End Of The Bubble Bailouts
By A. Gary Shilling
For a quarter-century, Americans’ spending binge has been fueled by a declining savings rate and increased borrowing. The savings rate of American consumers has fallen from 12% in the early 1980s to -1.7% today (see chart below). This means that, on average, consumer spending has risen about a half percentage point more than disposable, or after-tax, income per year for a quarter-century.
The fact that Americans are saving less and less of their after-tax income is only half the profligate consumer story. If someone borrows to buy a car, his savings rate declines because his outlays go up but his disposable income doesn’t.
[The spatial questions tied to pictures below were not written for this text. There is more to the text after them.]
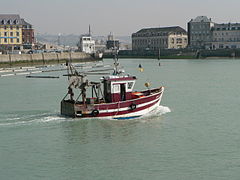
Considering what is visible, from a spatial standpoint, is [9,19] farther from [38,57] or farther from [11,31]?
[38,57]

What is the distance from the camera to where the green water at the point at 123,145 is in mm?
20578

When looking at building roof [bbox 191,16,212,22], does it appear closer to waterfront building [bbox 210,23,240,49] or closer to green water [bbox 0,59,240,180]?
waterfront building [bbox 210,23,240,49]

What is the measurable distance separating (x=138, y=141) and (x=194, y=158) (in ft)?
13.7

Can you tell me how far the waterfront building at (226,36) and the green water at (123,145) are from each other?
142 metres

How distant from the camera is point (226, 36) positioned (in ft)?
581

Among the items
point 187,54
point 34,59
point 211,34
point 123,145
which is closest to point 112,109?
point 123,145

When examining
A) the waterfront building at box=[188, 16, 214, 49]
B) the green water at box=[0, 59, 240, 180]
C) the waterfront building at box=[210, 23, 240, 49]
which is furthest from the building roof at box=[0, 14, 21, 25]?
the green water at box=[0, 59, 240, 180]

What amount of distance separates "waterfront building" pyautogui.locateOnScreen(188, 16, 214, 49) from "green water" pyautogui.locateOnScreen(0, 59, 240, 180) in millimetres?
146787

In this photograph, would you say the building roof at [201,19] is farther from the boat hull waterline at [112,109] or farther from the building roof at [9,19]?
the boat hull waterline at [112,109]

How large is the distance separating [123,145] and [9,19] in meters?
115

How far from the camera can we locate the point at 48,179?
19.7 meters

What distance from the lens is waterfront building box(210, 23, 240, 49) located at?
175 m

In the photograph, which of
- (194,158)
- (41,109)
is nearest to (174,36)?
(41,109)

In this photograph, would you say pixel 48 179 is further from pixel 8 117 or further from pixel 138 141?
pixel 8 117
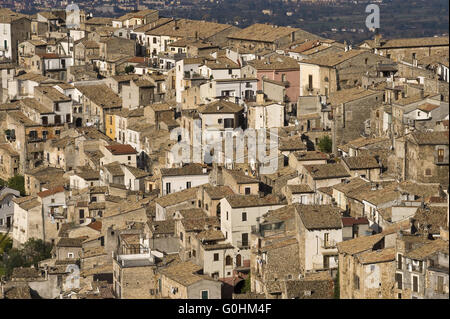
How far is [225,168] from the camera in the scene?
33656mm

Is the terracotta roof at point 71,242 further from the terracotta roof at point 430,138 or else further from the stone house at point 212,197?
the terracotta roof at point 430,138

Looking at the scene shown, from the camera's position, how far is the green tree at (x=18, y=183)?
138 feet

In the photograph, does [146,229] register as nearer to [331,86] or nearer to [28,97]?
[331,86]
So the downward march in the personal savings rate is closely linked to the upward march in total consumer debt (mortgage, credit card, auto, etc.) in relation to disposable income (see chart below).
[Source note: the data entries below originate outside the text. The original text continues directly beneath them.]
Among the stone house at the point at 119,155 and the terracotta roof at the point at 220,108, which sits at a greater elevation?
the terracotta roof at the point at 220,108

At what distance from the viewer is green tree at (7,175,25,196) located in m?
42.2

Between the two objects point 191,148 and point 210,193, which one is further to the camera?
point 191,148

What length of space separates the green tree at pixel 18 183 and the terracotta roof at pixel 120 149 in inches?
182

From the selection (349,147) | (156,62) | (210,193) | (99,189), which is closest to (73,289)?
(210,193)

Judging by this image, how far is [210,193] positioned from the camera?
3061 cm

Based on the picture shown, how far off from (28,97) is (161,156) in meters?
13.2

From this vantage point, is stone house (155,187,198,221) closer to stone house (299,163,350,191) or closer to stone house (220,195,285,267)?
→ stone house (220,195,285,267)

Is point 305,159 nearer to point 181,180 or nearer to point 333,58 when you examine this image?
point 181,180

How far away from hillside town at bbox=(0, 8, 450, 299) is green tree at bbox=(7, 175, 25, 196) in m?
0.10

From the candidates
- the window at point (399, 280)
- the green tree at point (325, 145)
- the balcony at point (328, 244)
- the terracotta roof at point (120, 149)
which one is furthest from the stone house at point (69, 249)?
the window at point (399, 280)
Robust consumer spending was fueled first by the soaring stock market of the 1990s and, more recently, by the housing bubble, as house prices departed from their normal close link to the Consumer Price Index (see chart below) and subsequently racked up huge appreciation for homeowners, who continued to save less and spend more. Thanks to accommodative lenders eager to provide refinancings and home equity loans, Americans extracted $719 billion in cash from their houses last year after a $633 billion withdrawal in 2004, according to the Federal Reserve.
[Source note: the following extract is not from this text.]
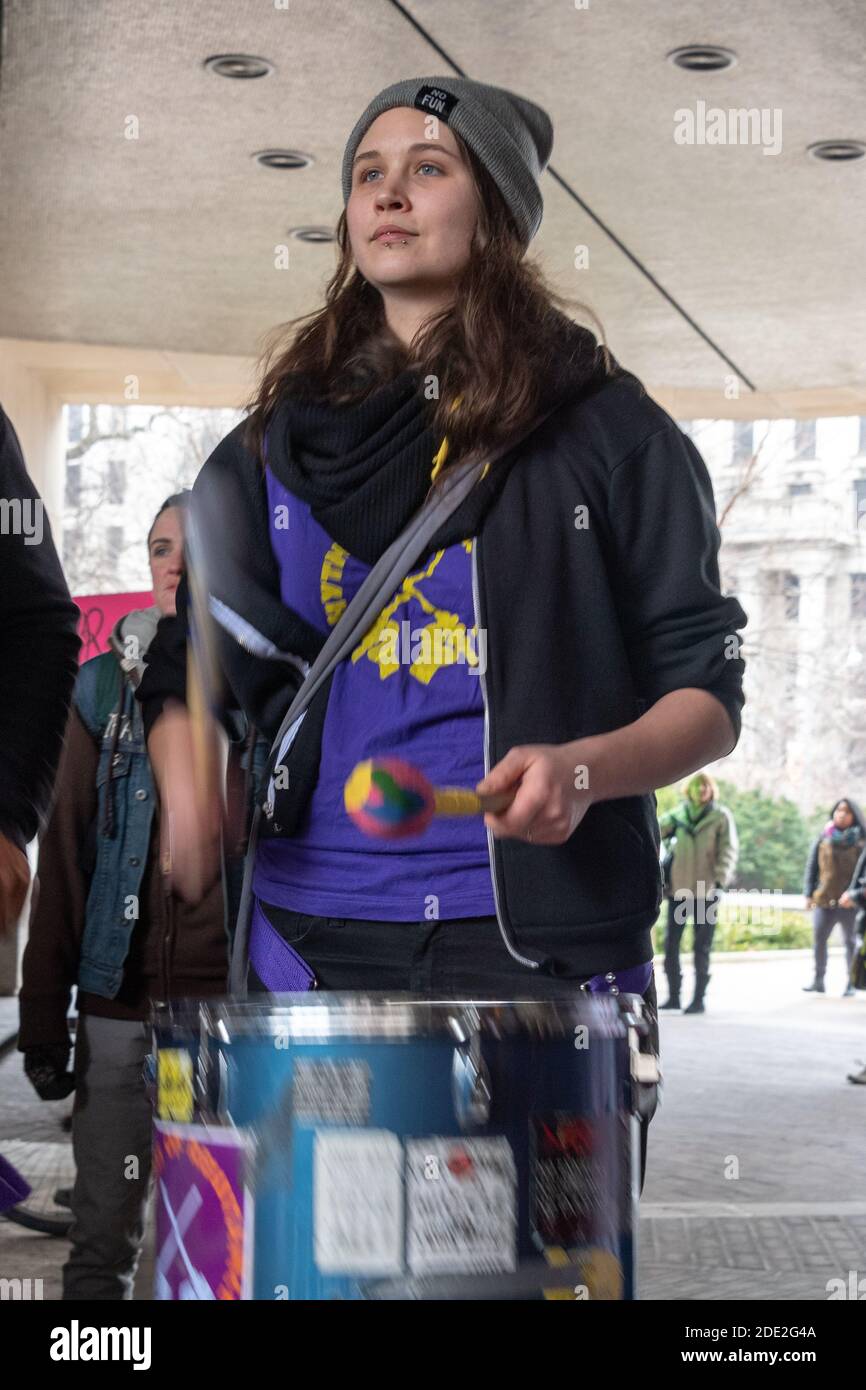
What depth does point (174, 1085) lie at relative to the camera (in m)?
1.55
But the housing bubble is deflating rapidly. I expect at least a 20% decline in median single-family house prices nationwide, and that number may be way understated. A bursting of the bubble would force many homeowners to curb their outlays in order to close the gaps between their income and spending growth. That would surely precipitate a major recession that would become global, given the dependence of most foreign countries on U.S. consumers to buy the excess goods and services for which they have no other markets.